**FRAGMENTO DEL TEXTO:**
________________________________________
La deserción política

El pueblo andaluz ha dado las espaldas a los políticos. Éstos le pidieron, con bastante insistencia, que el día 18 todos los andaluces fueran a depositar su voto en las urnas del referéndum. Pero uno de cada tres posibles electores se abstuvo de votar, y sólo uno de cada cuatro apoyó la reforma del Estatuto. Hace pocos meses se dio un espectáculo parecido en Cataluña. Ya tenemos una prueba de que los españoles, sean andaluces o sean catalanes, han desertado de la política. Si una consulta popular se realizase en el resto de España, lo más probable es que llegásemos a la misma conclusión: se ha producido un distanciamiento lamentable entre lo que dicen y proponen los políticos y lo que desean la gran mayoría de los ciudadanos.

Ante la claridad de las cifras de participación en los referéndum últimamente celebrados, no son aceptables ciertas interpretaciones tendentes a desfigurar la realidad. El domingo por la noche las televisiones nos agobiaron con sus valoraciones equívocas. Hay que reconocer rotundamente, por el contrario, que los actuales partidos políticos no movilizan a la gente. Algunos aseguran que desde 1977, poco a poco, los partidos se han convertido en unas «agencias de colocación», generadoras de fieles empleados, en lugar de agrupar a militantes y simpatizantes de unas ideas.
________________________________________
**DATOS:**

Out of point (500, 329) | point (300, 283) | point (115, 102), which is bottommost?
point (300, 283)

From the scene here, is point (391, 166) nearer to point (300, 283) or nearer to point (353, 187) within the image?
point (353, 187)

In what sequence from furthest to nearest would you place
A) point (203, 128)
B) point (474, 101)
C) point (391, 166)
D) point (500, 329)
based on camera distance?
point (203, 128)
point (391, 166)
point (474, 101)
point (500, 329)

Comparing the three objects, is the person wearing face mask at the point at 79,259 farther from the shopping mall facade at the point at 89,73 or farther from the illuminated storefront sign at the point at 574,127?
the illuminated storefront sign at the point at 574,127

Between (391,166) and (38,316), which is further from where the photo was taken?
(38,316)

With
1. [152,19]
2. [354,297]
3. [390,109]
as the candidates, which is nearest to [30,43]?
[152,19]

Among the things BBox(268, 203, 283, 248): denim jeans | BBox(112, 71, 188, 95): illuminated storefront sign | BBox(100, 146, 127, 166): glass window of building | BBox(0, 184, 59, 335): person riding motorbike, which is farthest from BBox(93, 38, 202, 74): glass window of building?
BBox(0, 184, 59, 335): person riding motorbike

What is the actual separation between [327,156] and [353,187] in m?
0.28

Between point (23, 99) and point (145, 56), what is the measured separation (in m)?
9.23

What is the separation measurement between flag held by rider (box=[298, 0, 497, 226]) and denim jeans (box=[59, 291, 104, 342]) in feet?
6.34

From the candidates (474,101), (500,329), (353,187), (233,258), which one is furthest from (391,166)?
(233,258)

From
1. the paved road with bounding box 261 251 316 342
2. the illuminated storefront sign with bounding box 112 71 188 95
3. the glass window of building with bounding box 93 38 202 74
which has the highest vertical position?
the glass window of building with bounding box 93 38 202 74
________________________________________
**INSTRUCCIONES DE TRABAJO:**
[a] Resume en forma de lista el párrafo del texto sobre la deserción política que comienza con «Ante la claridad de las cifras» y conserva sus datos principales.
[b] Retoma el texto sobre la deserción política a partir de su última frase y continúalo.

**RESPUESTAS POR TAREA:**
[a]
- Las cifras de participación en las consultas celebradas recientemente son claras, así que no son aceptables las interpretaciones que desfiguran la realidad.
- El domingo por la noche, las televisiones ofrecieron valoraciones equívocas.
- Hay que reconocer que los partidos políticos actuales no movilizan a la gente.
- Algunos aseguran que, desde 1977, los partidos se han convertido en «agencias de colocación». Según ellos, generan fieles empleados en lugar de agrupar a militantes y simpatizantes de unas ideas.

[b]
Sea o no acertado un diagnóstico tan áspero y riguroso, lo que nadie pone en cuestión es la presente deserción de la política. En toda sociedad hay un orden fundamental y básico, que el político ha de conocer y tener en cuenta. Allí se sitúan las aspiraciones de los ciudadanos. Allí, en el orden social, también encontramos determinadas preocupaciones, que son las que deben ser prioritarias en los programas políticos. En el supuesto de que en lugar de estas inquietudes generalizadas los políticos se inventen otras (como era, en los casos recientes, un clamor en las calles por la autonomía de las Comunidades) la gente no responde y tenemos la deserción política.

Hace ya bastante tiempo, el 2 de mayo de 1958, escribí un artículo en el desaparecido diario «Ya». Consideraba en él dos clases de deserción política, como son dos las que se registran en los códigos castrenses: una deserción política grave, frente al enemigo, y una deserción política menos grave, la que se lleva a cabo en tiempos de paz.

Es cierto -y en ese artículo lo reconocía- que en bastantes democracias contemporáneas el porcentaje de abstencionistas en las elecciones es muy elevado. En Estados Unidos de América, por ejemplo, cuesta trabajo y mucha propaganda alcanzar el 50 por ciento de votantes en las presidenciales. En Suiza resulta habitual que un 30 por ciento de los ciudadanos se desentienda de la política. Tampoco es muy alto el índice de participación en Italia o en Francia.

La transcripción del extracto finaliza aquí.